What you have to do: Please report how many lines in the listing below contain the string "instances", where case counts. Give only the number.

(Data listing)
★ ★ ★ ★ ★ ★ ★

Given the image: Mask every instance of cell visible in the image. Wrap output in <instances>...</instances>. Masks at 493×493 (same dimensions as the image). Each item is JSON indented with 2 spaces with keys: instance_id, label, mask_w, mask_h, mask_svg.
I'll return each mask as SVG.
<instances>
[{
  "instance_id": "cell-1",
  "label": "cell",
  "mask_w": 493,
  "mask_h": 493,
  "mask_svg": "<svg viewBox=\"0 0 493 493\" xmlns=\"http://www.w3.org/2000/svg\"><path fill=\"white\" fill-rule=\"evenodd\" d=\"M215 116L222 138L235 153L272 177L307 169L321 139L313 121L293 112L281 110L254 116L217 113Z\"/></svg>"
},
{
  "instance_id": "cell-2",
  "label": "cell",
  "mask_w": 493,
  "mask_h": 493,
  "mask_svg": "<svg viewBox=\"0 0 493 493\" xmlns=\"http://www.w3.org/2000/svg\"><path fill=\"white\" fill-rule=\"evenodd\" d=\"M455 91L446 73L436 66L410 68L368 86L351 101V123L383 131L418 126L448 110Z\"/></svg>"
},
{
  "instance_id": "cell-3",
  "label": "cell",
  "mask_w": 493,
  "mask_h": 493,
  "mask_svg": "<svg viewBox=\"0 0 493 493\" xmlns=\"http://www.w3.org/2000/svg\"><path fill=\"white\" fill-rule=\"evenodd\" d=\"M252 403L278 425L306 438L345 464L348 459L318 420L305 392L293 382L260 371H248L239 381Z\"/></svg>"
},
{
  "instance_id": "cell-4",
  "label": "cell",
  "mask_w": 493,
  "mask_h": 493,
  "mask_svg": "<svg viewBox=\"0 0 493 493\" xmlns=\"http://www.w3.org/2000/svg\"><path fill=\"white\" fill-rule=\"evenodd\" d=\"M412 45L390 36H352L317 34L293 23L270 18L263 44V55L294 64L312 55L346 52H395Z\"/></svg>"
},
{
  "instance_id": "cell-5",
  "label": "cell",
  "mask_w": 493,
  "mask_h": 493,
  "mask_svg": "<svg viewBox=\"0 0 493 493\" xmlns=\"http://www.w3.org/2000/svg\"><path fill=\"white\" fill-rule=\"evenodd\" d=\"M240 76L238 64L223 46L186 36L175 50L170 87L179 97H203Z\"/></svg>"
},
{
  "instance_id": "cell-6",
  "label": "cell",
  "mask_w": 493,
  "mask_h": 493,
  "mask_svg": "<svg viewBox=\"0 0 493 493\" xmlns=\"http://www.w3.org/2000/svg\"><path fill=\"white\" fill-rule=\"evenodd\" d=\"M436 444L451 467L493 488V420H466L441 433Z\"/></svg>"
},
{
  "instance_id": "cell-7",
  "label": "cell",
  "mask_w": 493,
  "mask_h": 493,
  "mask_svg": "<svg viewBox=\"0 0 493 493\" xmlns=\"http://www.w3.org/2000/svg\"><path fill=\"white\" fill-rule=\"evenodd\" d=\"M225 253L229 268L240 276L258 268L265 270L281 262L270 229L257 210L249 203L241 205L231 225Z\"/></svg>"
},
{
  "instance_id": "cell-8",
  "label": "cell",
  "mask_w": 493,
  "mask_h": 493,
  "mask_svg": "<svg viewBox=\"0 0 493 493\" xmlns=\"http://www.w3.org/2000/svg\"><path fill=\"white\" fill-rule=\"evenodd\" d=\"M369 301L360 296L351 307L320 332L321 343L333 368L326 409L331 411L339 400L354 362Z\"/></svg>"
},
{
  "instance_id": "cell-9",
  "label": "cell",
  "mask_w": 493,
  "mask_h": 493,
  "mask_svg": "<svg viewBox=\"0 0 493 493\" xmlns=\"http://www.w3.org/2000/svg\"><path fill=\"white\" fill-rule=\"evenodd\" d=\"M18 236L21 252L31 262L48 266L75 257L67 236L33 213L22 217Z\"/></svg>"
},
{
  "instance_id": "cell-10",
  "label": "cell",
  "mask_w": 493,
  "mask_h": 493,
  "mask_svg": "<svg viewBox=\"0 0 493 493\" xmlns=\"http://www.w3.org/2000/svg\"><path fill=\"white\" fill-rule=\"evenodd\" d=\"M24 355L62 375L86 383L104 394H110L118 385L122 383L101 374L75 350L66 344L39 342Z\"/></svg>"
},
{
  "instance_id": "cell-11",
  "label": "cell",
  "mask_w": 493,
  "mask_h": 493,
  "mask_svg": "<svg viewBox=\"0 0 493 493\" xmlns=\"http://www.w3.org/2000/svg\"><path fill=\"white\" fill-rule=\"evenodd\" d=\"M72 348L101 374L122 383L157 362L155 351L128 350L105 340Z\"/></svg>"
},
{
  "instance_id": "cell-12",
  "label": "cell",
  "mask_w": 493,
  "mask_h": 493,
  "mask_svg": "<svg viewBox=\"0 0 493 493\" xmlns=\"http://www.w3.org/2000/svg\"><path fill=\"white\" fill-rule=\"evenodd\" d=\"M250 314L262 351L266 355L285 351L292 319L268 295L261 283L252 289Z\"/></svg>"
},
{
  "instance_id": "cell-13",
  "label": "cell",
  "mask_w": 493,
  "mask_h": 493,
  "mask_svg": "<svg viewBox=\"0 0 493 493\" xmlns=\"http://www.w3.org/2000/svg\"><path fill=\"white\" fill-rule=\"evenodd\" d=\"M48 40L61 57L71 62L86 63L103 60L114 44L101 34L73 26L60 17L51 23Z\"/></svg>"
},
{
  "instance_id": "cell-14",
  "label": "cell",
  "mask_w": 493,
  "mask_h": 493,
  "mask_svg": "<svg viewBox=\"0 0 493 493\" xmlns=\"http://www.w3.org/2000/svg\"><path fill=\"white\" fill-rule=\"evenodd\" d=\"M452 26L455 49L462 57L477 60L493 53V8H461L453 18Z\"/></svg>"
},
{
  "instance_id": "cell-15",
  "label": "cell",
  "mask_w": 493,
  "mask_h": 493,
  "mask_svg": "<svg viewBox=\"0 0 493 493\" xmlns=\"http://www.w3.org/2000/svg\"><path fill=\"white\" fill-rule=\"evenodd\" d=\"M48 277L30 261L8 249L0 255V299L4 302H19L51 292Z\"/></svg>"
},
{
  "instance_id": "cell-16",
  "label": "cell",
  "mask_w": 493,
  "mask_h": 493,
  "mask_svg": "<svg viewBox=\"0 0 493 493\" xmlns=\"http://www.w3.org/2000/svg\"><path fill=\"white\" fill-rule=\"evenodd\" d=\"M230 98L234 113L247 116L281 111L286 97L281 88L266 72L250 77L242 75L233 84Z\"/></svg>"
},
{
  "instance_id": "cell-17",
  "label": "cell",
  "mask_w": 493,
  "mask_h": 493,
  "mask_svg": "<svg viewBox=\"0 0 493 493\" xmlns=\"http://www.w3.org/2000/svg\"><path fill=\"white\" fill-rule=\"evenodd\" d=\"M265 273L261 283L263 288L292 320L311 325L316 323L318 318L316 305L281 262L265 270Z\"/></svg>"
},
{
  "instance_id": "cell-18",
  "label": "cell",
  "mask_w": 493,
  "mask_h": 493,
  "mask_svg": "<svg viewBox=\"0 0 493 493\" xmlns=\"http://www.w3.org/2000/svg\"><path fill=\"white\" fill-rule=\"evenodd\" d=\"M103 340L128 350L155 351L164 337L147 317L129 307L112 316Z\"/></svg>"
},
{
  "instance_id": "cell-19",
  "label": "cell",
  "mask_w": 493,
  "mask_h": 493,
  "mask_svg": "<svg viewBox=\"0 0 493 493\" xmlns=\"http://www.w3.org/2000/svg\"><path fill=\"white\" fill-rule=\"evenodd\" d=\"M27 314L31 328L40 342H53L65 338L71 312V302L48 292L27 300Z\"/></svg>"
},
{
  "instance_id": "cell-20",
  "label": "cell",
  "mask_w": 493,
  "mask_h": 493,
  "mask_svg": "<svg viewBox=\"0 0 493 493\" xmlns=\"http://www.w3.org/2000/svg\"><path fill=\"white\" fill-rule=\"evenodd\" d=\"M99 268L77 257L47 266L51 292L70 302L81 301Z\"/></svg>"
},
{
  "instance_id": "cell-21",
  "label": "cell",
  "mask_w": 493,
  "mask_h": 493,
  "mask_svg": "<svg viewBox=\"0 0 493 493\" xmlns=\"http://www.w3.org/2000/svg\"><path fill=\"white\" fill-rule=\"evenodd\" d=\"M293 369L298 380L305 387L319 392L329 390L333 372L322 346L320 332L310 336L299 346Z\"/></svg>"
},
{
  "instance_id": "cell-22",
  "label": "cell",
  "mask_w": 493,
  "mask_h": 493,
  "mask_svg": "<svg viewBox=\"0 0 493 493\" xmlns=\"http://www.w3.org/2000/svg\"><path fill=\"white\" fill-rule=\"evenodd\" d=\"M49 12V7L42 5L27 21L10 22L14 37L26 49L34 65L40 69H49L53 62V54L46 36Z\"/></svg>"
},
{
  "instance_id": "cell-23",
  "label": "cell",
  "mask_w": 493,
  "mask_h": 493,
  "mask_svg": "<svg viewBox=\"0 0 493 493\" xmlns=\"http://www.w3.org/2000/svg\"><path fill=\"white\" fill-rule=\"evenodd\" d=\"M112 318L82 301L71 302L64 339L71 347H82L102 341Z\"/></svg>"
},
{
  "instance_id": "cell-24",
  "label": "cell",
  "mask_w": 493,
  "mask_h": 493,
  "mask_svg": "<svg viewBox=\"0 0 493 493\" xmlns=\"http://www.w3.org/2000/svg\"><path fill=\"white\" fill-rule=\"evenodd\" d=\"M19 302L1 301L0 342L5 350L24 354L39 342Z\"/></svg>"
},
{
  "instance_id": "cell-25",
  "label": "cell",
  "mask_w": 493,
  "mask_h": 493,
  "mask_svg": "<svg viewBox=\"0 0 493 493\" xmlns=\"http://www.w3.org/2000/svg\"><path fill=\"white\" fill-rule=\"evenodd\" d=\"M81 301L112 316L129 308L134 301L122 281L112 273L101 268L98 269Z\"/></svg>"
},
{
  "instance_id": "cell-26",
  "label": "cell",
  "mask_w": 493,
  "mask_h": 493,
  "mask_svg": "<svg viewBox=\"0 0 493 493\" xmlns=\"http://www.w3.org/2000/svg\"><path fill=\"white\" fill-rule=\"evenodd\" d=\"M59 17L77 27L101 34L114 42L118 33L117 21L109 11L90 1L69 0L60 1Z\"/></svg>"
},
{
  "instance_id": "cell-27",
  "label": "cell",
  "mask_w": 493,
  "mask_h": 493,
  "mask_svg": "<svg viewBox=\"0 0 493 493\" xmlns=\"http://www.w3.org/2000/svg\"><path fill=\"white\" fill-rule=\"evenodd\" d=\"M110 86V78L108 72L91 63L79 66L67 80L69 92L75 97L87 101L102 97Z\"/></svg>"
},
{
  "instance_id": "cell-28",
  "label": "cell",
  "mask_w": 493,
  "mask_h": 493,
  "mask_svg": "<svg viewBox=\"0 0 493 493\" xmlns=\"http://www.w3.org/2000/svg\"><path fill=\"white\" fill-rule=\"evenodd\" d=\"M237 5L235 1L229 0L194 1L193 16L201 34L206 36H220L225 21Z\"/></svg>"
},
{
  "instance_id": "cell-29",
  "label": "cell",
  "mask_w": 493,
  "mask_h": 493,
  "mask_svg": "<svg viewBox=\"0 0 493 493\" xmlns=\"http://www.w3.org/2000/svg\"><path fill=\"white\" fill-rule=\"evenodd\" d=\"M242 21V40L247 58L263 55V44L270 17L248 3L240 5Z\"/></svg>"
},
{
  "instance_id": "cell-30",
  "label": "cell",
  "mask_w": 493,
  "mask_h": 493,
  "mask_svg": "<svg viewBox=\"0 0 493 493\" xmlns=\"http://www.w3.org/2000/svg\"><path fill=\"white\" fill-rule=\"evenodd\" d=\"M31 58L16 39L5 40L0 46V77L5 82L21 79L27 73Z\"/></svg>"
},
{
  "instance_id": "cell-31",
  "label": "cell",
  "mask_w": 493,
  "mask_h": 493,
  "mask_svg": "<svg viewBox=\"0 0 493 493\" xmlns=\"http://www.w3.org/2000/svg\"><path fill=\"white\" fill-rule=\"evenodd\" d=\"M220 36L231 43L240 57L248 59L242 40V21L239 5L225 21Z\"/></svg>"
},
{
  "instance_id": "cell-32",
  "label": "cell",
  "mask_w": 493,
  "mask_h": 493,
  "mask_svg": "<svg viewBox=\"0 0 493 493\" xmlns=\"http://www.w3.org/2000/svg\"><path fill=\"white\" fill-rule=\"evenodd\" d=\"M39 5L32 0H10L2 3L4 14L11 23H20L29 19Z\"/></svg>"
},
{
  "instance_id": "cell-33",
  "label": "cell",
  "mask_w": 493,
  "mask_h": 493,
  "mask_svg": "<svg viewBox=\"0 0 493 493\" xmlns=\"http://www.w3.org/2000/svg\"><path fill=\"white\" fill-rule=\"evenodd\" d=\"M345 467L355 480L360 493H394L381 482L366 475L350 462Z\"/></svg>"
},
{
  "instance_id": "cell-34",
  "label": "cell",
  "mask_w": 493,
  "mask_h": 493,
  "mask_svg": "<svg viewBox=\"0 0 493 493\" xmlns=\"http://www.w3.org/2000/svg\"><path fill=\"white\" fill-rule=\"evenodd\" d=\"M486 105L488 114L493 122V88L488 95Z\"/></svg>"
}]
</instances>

★ ★ ★ ★ ★ ★ ★

Exercise output: 3